No es difícil tampoco distinguir entre ese asesino sagrado –llamémosle así, siguiendo a Bataille– cuando se manifiesta en la vieja cultura europea y su hermano de la cultura industrial moderna. En aquella, se trata de un monstruo al que su propia aristocracia (su propia distinción) mantiene intramuros del infranqueable castillo, paráfrasis de la cueva ignota de los monstruos anteriores al cuento. La húngara Erzebeth Bathory y el bretón Gilles de Rais son sus ejemplos más obvios y enigmáticos, transidos de una grandeza abisal, indescifrada. Barbazul, otro símbolo complejo, su reflejo fabulado más habitual.

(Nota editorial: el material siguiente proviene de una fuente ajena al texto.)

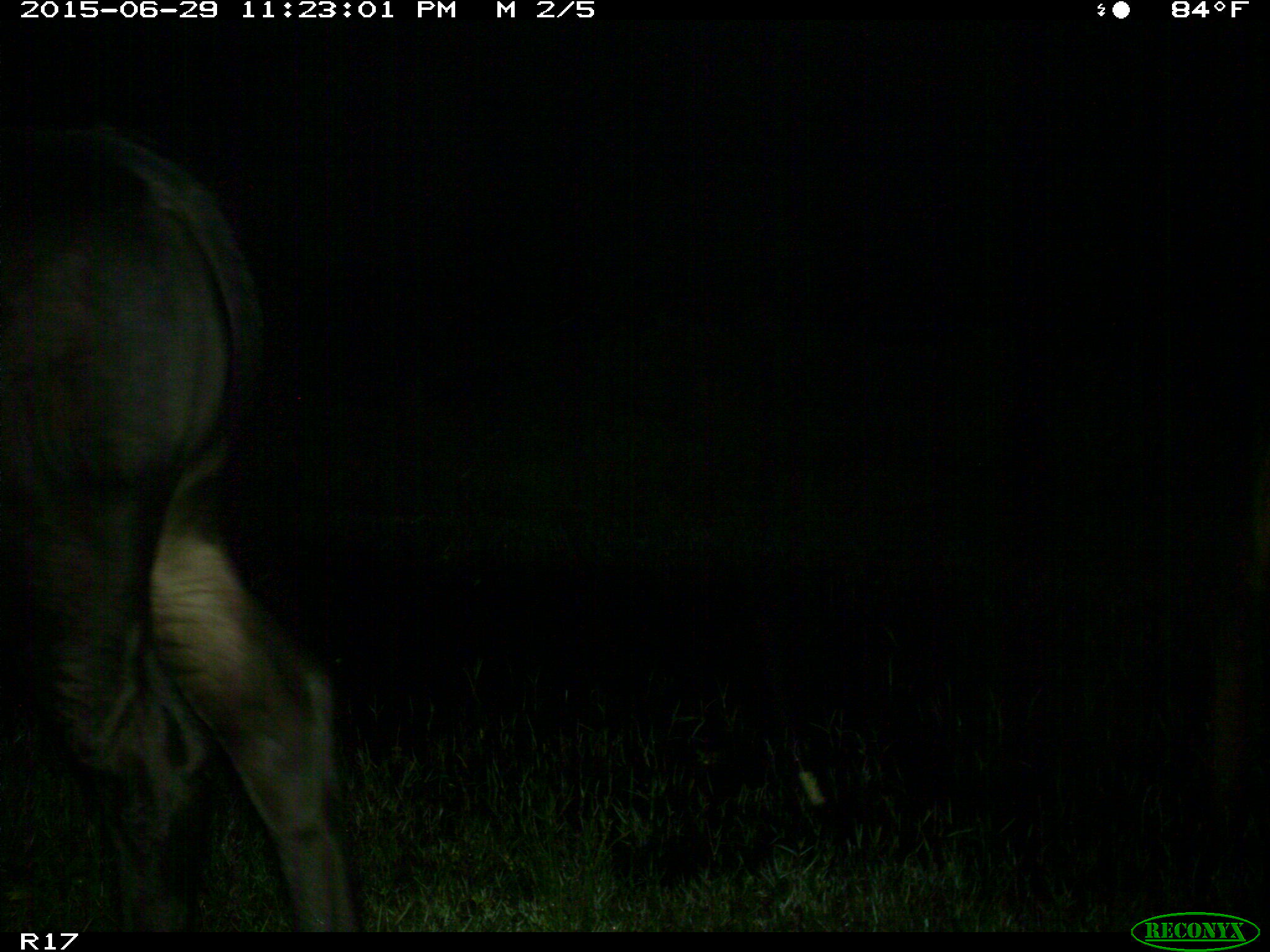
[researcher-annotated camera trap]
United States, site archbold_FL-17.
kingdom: Animalia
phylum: Chordata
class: Mammalia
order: Artiodactyla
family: Bovidae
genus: Bos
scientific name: Bos taurus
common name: domestic cow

En nuestro tiempo, en cambio, floreciendo en la obscena abundancia de los Estados Unidos (con Jack El destripador y Edgardo Poe como ambiguos puentes entre pasado y modernidad), el arquetipo se “democratiza” y gana los atributos de la cotidianeidad, la publicidad y la autoría… “Tu también puedes”, le dice América a su joven de talento. “Cualquiera, con voluntad y trabajo, puede ser un monstruo y, por tanto, un aristócrata”, le susurra un coro irresistible. “Just do it”. Y sobre su firma se construye un monolito de sangre y dólares que tendrá al cine y la televisión como heraldos y ejecutores.
La fórmula es millonaria, pero tiene problemas filosóficos a medio plazo. Primero, porque el concepto profundo de aristocracia, ineludible, es más evasivo aún que el de monstruo, y apenas ha empezado a comprenderse en EEUU cuando ya su imperio se resquebraja. Segundo, porque una máquina de hacer dinero no trata jamás de solucionar un enigma: le basta con replicarlo ad nauseam, y se cuida mucho de hacer síntesis. El sistema se encarga, con mayor o menor finura, de fingir que investiga la incógnita, cuando en realidad se limita a permutar sus modos exteriores; a mantener en marcha el engranaje del dinero.
Así, es cómico en cierto modo –pero justo, poéticamente– que tuviese que ser un iconoclasta de los países antiguos, un danés al que a menudo se acusa de farfullar ideas inconexas, el que explicase finalmente, con impecable precisión, en qué consiste en verdad el asesino americano. Fue Lars Von Trier en “The House Jack Buildt”, una película de 2008, enervante, perfecta, poco valorada. Yo traté de contarlo en profundidad en ESTE ARTÍCULO para Revista Paco, pero la tesis nivel usuario es muy simple: el asesino en serie del nuevo mundo es una metáfora del transcurso del artista hecho a sí mismo.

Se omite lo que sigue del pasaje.